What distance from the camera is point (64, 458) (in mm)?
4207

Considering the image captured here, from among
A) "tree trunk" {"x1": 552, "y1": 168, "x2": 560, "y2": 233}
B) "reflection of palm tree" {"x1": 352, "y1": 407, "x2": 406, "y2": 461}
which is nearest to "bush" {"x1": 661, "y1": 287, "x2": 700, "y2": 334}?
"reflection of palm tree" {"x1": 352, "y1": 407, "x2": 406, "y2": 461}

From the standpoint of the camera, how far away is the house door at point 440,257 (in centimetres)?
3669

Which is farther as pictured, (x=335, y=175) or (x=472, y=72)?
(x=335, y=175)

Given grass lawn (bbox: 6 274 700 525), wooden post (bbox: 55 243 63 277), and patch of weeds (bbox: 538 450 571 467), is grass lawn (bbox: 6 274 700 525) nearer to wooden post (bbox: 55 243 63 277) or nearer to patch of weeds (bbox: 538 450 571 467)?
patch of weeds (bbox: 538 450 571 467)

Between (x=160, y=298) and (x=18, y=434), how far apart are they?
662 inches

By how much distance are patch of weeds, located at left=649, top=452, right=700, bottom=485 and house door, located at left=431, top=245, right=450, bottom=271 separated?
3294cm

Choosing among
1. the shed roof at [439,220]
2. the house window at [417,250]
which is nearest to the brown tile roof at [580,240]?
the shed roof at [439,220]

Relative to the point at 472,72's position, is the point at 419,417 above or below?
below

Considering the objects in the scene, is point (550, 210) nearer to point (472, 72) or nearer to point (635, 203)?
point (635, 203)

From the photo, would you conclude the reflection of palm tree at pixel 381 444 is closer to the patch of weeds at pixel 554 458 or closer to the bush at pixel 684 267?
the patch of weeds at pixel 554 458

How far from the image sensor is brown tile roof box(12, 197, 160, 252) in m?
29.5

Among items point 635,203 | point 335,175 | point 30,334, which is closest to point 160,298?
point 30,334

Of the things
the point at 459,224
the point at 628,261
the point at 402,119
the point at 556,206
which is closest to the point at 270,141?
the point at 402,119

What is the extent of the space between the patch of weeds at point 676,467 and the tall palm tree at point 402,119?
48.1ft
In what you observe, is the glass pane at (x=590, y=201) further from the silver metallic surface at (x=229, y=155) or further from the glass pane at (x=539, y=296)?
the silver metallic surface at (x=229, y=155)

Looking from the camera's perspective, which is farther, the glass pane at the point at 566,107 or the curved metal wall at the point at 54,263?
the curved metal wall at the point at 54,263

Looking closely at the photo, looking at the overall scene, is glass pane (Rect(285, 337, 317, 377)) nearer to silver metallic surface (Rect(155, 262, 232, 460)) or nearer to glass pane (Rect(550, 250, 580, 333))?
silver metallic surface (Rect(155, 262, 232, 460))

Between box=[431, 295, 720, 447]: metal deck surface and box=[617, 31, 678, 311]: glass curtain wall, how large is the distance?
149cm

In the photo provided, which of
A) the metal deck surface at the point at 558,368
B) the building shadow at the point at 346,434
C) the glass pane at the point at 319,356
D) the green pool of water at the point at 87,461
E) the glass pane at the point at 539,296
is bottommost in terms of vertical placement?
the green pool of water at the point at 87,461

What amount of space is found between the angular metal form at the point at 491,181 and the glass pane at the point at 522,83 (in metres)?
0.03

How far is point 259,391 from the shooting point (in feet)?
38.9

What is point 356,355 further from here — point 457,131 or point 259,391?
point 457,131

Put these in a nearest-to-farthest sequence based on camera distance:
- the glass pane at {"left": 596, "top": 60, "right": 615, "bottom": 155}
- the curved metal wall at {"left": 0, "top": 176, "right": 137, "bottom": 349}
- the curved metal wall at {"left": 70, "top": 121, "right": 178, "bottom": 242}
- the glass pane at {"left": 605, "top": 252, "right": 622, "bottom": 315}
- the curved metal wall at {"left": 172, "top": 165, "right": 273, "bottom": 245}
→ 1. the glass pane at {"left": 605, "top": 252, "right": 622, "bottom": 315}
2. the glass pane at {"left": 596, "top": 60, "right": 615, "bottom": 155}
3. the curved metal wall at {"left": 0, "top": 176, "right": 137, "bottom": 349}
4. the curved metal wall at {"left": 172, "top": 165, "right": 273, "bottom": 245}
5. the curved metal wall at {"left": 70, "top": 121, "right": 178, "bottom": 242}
____
**TASK BRIEF:** Please copy the stretch from the line containing "What amount of" through the end of the records, changing "shooting point" to "camera position" and leaving everything else as it is.

**FULL RESPONSE:**
What amount of space is found between the angular metal form at the point at 491,181 and the glass pane at the point at 522,83 (in metres)?
0.03

How far is point 259,391 from the camera position (in feet)?
38.9

What is point 356,355 further from here — point 457,131 or point 259,391?
point 457,131

Put these in a nearest-to-farthest sequence based on camera distance:
- the glass pane at {"left": 596, "top": 60, "right": 615, "bottom": 155}
- the curved metal wall at {"left": 0, "top": 176, "right": 137, "bottom": 349}
- the curved metal wall at {"left": 70, "top": 121, "right": 178, "bottom": 242}
- the glass pane at {"left": 605, "top": 252, "right": 622, "bottom": 315}
- the curved metal wall at {"left": 172, "top": 165, "right": 273, "bottom": 245}
→ 1. the glass pane at {"left": 605, "top": 252, "right": 622, "bottom": 315}
2. the glass pane at {"left": 596, "top": 60, "right": 615, "bottom": 155}
3. the curved metal wall at {"left": 0, "top": 176, "right": 137, "bottom": 349}
4. the curved metal wall at {"left": 172, "top": 165, "right": 273, "bottom": 245}
5. the curved metal wall at {"left": 70, "top": 121, "right": 178, "bottom": 242}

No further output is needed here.